01.03.2025

Architecture Commerce

Bellerivestrasse 36 à Zurich par C.F Moller Architects

Rénover

Le bâtiment administratif des années 1970 a été rénové par C.F Moller Architects. Crédit : Mark Hadden

Situé directement au bord du lac de Zurich, un bâtiment administratif des années 1970 a été rénové. Les architectes ont trouvé une solution remarquable pour la façade – nous l’avons demandé à la responsable du projet, Natalie Adelhoefer, peu avant l’achèvement du bâtiment.

Vous allez maintenant lire une interview parue dans notre numéro de septembre 2024, alors que le bâtiment n’était pas encore terminé. Nous voulons maintenant vous montrer le résultat final.

Un bâtiment administratif vide de 1974, très bien situé au bord du lac de Zurich, n’a pas été démoli, mais transformé en un immeuble de bureaux moderne et durable. Il répond à la norme suisse Minergie-A. Sa nouvelle façade offre à la fois plus de lumière à l’intérieur, une production d’énergie grâce à des panneaux photovoltaïques et de l’ombre pour les postes de travail. Un atrium nouvellement inséré relie les bureaux et les unités de location en un ensemble communicatif.

Baumeister : Madame Adelhoefer, pourquoi la démolition n’était-elle pas envisageable pour le maître d’ouvrage ?

Natalie Adelhoefer : Une démolition et une nouvelle construction sur le terrain auraient certes été réalisables, mais une nouvelle construction n’aurait pas été possible avec le volume actuel et la hauteur totale de l’existant. En d’autres termes, le maître d’ouvrage aurait été autorisé à construire dans le nouveau bâtiment une surface utile nettement inférieure à celle qui aurait pu être conservée avec la rénovation.

B : Votre bureau s’occupe-t-il beaucoup de conservation du patrimoine ?

N A : Notre bureau a un large portefeuille et nous travaillons avec toutes les typologies et tous les programmes. Au cours de nos cent ans d’existence, nous avons également à notre actif quelques réhabilitations de bâtiments existants. La construction dans l’existant, et surtout les projets de transformation, sont un sujet très important, notamment en ce qui concerne la préservation des ressources, la réduction des émissions de CO2 et la réalisation des objectifs climatiques. Et il deviendra de plus en plus important à l’avenir. En d’autres termes, nous souhaitons travailler à l’avenir avec davantage de rénovations et de transformations de bâtiments existants.
# # # # # # #
Consignes:
**a)** Veuillez énumérer ce que la nouvelle façade apporte au bâtiment, d'après l'extrait sur Bellerivestrasse 36.
**b)** Rédigez la suite de l'extrait sur Bellerivestrasse 36, à partir de sa dernière phrase.
Les lignes ci-dessous n'ont aucun rapport avec l'extrait sur Bellerivestrasse 36.

Données brutes:
# # # # # # #
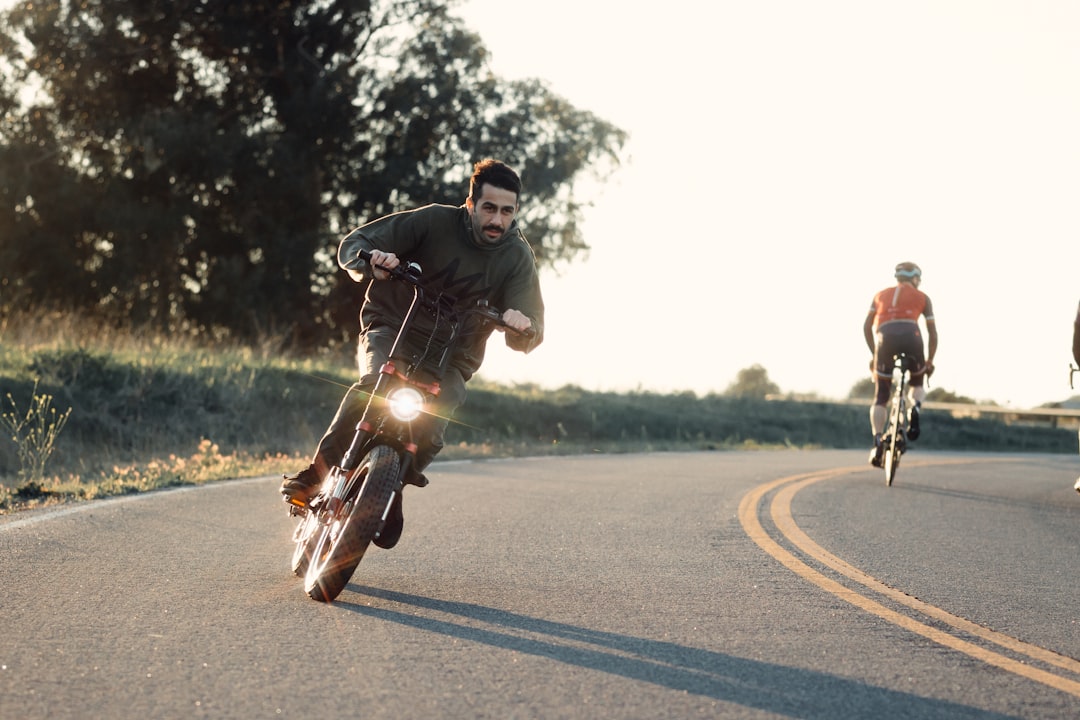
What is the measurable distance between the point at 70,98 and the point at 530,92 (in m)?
# # # # # # #
Réponses:
**a)** Plus de lumière à l'intérieur ; une production d'énergie grâce à des panneaux photovoltaïques ; de l'ombre pour les postes de travail.

**b)**
La durabilité est un paramètre naturel dans toutes les phases de planification de notre bureau. C.F. Møller Architects s’est fixé pour objectif de considérer la durabilité de tous les nouveaux projets comme une partie intégrante du travail du bureau, afin d’inciter chaque client à intégrer des composants durables dans leurs projets de construction. Au début d’un projet, un “screening” simple et compréhensible est effectué sur la base des ambitions et des objectifs du client, puis comparé avec les connaissances et l’expérience du bureau afin de formuler un objectif commun.

Travailler avec des bâtiments existants datant des années 1970, comme la rue Bellerive, offre un grand potentiel en ce qui concerne la réalisation des objectifs climatiques. Mais il comporte également des défis : dans le cas du projet Bellerivestraße, la phase de décontamination s’est considérablement allongée, car on a trouvé beaucoup plus d’amiante et d’autres substances nocives qu’on ne le pensait initialement. La qualité du béton du front de dalle, sur lequel la nouvelle structure de l’auvent et la façade ont été fixées, a également dû être partiellement consolidée. Après la phase de déconstruction, la trame de la façade existante s’est avérée différente de celle prévue, et le bâtiment s’était en outre tassé dans une zone. Travailler dans l’existant est complexe et implique quelques cadres fixes, la liberté de l’architecte n’est pas sans limite, ce n’est pas une feuille blanche sur laquelle on commence à écrire.

Photo : Goran Potkonjak
Avant
Photo : Mark Hadden
Après

B : Pourtant, l’effort en valait manifestement la peine …

N A : Dans le cas de la Bellerivestrasse, nous avons réussi à transformer et à rénover un bâtiment existant de manière à ce qu’il puisse continuer à être utilisé comme bureau et à atteindre les normes de durabilité. Nos objectifs esthétiques, notre vision d’un pavillon dans le parc, se sont concrétisés avec l’enveloppe plus moderne du bâtiment et une nouvelle transparence et ouverture. Les locataires se sentent bien dans le nouvel ancien bâtiment et notre maître d’ouvrage se réjouit d’avoir pu conserver et revaloriser le bâtiment existant. Nos objectifs en tant qu’architectes, qui consistaient à créer un bâtiment vert en plus de l’esthétique, ont également été atteints. Nous avons pu conserver environ 86 % du béton existant, et la production d’énergie par BIPV couvre la majeure partie de nos propres besoins en électricité. Les terrasses végétalisées aident à retenir l’eau en cas de fortes pluies.

B : Quel rôle joue l’énergie solaire dans vos bureaux ?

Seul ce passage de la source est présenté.